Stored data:

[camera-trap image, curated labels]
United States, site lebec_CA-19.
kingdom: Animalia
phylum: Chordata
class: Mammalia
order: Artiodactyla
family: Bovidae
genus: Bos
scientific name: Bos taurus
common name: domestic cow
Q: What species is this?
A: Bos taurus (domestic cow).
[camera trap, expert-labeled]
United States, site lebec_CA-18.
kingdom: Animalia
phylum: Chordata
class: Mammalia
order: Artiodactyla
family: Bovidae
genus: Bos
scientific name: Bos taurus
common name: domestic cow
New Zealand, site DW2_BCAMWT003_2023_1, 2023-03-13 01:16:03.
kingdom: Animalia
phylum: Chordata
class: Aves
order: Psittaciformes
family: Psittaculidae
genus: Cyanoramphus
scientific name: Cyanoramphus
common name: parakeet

* **Your goal**: Return a copy of each line in the entries that carries the string "States".

* **The answer**:
United States, site lebec_CA-19.
United States, site lebec_CA-18.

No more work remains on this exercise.